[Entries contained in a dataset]
━━━━

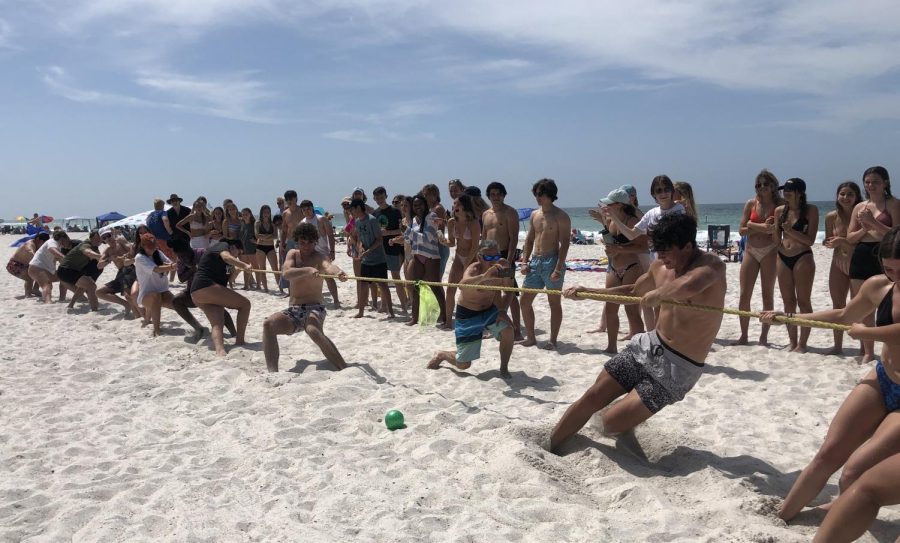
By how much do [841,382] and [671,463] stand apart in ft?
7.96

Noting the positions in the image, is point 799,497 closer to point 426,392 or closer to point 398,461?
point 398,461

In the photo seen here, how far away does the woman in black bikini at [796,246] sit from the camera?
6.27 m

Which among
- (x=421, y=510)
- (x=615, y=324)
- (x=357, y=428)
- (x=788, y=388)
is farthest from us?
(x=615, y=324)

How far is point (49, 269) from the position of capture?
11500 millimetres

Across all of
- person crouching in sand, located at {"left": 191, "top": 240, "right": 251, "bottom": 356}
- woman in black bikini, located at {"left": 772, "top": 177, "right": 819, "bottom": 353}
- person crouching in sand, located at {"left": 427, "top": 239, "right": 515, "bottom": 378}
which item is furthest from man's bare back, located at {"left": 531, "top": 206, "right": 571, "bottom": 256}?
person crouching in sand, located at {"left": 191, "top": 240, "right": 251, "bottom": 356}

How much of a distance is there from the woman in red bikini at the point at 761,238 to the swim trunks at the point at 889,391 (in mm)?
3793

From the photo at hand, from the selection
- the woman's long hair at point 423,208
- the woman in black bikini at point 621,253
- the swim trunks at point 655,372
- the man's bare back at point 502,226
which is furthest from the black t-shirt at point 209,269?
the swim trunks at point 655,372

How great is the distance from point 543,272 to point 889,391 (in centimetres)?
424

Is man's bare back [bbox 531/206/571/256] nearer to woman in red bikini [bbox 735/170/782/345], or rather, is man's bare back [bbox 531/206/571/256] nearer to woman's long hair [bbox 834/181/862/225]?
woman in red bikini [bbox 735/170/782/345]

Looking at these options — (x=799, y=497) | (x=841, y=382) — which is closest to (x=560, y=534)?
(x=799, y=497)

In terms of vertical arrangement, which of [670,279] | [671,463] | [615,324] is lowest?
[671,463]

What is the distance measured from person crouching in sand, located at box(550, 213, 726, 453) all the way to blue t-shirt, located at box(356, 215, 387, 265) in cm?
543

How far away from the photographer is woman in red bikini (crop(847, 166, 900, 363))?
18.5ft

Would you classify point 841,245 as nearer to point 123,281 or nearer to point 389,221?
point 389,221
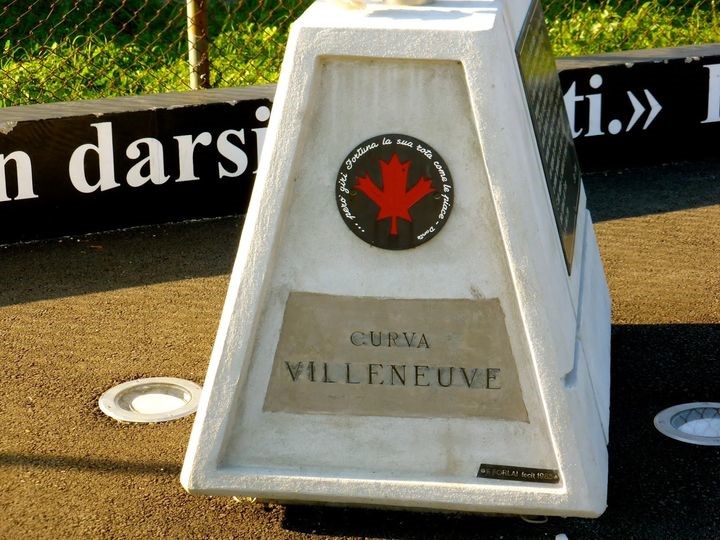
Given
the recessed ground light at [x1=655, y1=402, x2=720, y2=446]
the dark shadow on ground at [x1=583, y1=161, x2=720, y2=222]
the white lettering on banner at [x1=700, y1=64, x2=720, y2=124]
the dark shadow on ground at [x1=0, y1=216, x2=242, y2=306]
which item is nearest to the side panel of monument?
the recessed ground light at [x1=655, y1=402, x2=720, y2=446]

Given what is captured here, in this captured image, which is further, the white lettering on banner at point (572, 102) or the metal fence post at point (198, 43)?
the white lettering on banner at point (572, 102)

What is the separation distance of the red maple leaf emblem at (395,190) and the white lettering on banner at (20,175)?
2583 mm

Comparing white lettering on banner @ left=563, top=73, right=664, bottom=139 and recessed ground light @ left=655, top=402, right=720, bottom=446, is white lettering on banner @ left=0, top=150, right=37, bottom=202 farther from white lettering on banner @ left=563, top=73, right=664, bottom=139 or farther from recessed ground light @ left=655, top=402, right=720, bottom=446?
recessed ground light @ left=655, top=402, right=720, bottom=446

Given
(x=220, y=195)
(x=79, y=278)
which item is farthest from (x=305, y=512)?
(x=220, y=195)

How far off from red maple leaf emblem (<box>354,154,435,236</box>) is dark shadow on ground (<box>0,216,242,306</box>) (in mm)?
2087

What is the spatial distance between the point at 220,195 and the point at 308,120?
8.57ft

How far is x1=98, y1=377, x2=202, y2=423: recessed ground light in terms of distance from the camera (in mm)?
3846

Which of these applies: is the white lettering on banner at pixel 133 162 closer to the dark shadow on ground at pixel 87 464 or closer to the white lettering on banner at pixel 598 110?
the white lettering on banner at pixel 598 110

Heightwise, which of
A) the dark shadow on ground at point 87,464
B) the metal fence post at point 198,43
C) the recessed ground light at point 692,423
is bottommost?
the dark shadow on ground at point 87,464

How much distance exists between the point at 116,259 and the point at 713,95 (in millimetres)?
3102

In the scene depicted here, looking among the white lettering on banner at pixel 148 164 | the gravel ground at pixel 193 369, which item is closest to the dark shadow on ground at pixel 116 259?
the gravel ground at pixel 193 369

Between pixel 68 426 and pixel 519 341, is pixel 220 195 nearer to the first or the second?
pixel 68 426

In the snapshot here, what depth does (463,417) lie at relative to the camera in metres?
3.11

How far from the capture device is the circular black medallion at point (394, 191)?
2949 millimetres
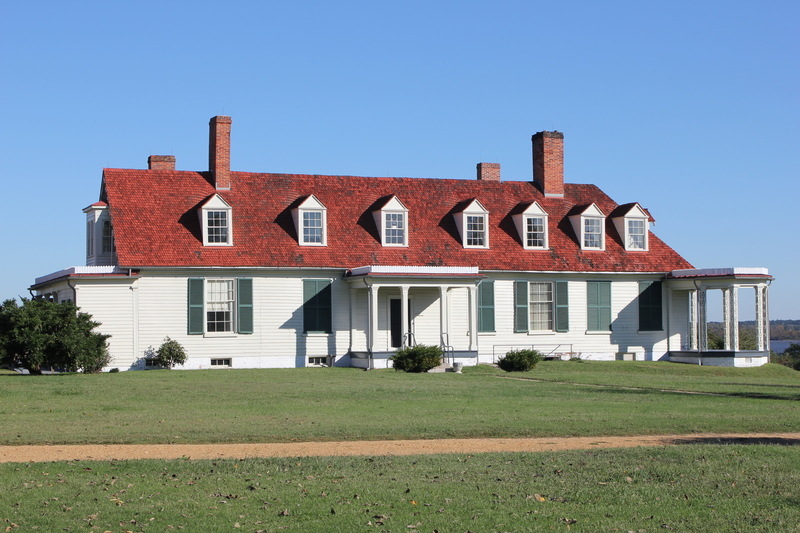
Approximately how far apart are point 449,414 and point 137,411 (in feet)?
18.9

━━━━

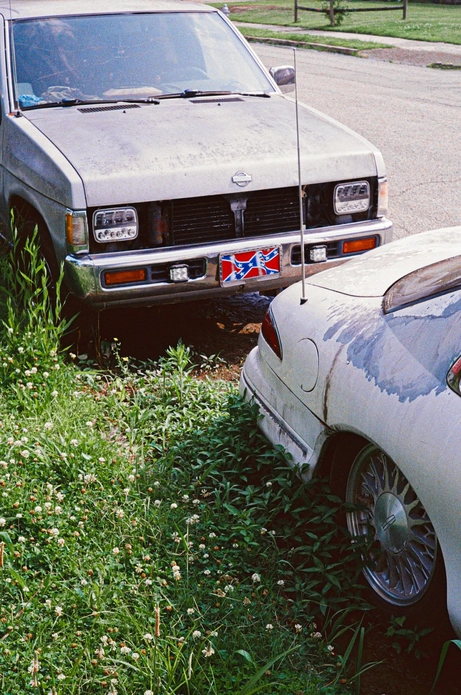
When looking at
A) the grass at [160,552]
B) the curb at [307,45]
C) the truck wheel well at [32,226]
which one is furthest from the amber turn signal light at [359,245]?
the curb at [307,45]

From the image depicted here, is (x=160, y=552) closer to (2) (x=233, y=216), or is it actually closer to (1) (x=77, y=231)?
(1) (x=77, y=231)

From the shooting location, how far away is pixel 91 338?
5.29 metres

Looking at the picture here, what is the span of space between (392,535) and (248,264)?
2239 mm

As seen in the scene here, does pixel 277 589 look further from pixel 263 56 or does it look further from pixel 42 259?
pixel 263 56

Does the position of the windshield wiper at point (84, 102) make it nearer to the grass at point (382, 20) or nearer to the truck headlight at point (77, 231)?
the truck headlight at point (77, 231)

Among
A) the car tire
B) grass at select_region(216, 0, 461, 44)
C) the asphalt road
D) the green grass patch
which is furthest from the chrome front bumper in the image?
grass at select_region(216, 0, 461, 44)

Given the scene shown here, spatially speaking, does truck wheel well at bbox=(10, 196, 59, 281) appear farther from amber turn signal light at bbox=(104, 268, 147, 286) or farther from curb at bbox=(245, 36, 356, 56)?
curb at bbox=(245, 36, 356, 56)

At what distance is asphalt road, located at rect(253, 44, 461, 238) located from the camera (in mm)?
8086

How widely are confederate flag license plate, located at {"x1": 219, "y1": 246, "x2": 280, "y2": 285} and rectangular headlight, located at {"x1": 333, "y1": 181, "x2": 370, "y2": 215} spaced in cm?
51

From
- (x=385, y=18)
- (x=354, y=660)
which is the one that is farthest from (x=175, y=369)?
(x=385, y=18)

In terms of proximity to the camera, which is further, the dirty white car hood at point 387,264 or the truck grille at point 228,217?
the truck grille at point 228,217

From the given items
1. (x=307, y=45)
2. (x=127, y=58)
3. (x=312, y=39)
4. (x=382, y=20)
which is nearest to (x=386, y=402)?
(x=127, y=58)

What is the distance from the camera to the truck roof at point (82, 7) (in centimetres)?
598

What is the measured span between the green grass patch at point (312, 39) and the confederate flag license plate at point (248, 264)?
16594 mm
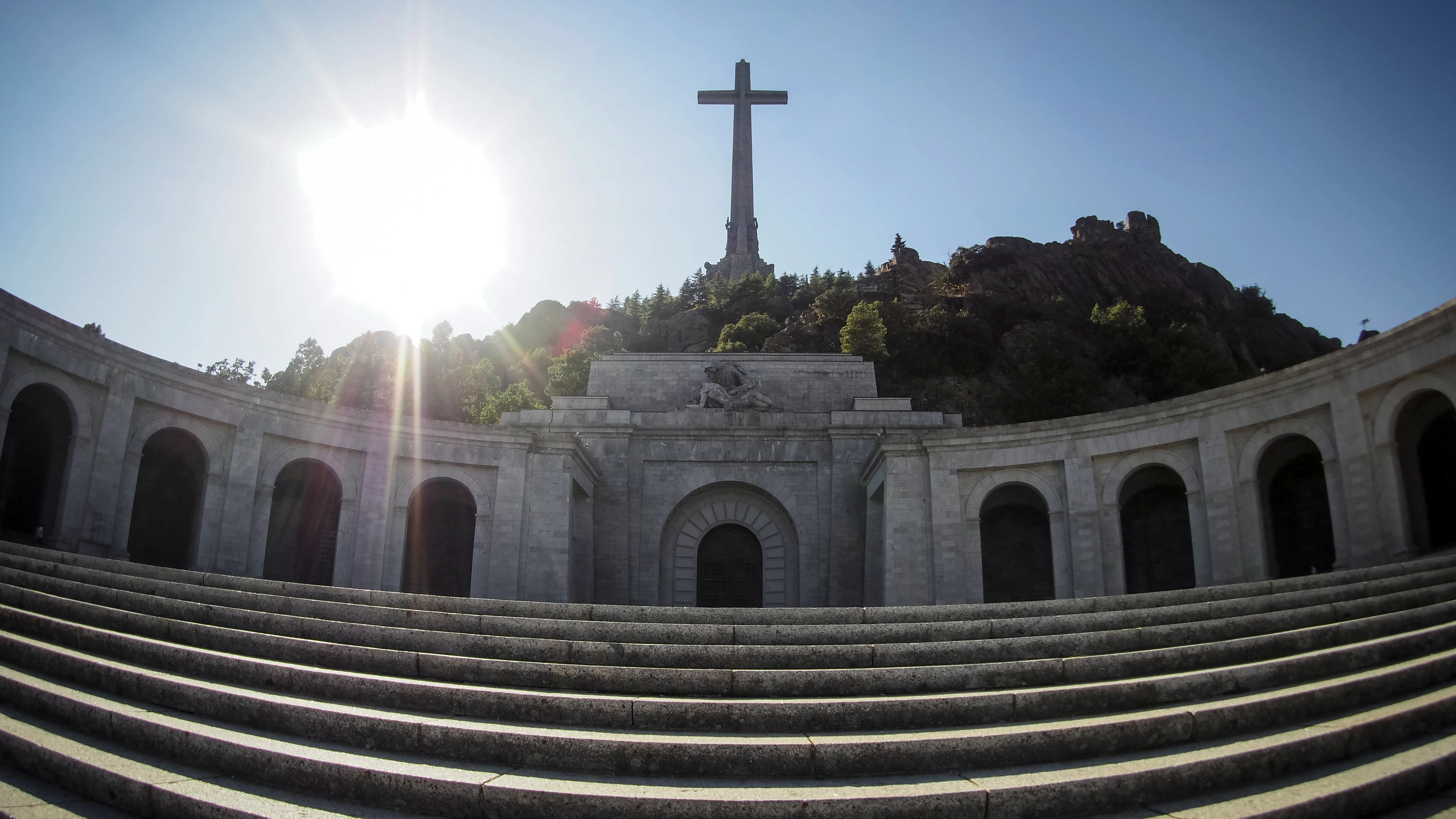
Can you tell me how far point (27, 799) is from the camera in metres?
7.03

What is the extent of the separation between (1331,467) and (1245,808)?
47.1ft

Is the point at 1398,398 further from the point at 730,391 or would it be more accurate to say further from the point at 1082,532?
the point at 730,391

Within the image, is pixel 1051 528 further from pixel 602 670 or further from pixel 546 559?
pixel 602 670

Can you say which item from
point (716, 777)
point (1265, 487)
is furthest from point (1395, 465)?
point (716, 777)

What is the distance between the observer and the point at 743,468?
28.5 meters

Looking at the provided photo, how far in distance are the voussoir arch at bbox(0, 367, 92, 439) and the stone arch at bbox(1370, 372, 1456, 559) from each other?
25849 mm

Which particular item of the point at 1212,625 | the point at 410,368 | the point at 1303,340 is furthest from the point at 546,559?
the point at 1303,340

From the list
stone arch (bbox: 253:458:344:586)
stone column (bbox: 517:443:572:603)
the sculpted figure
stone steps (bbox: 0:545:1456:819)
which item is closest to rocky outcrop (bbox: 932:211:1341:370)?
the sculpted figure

━━━━

**SHORT PROBLEM:** Count how many lines of the entries above contain the string "these", treating uppercase and lowercase as different. Report only the number.

**EXERCISE ANSWER:** 2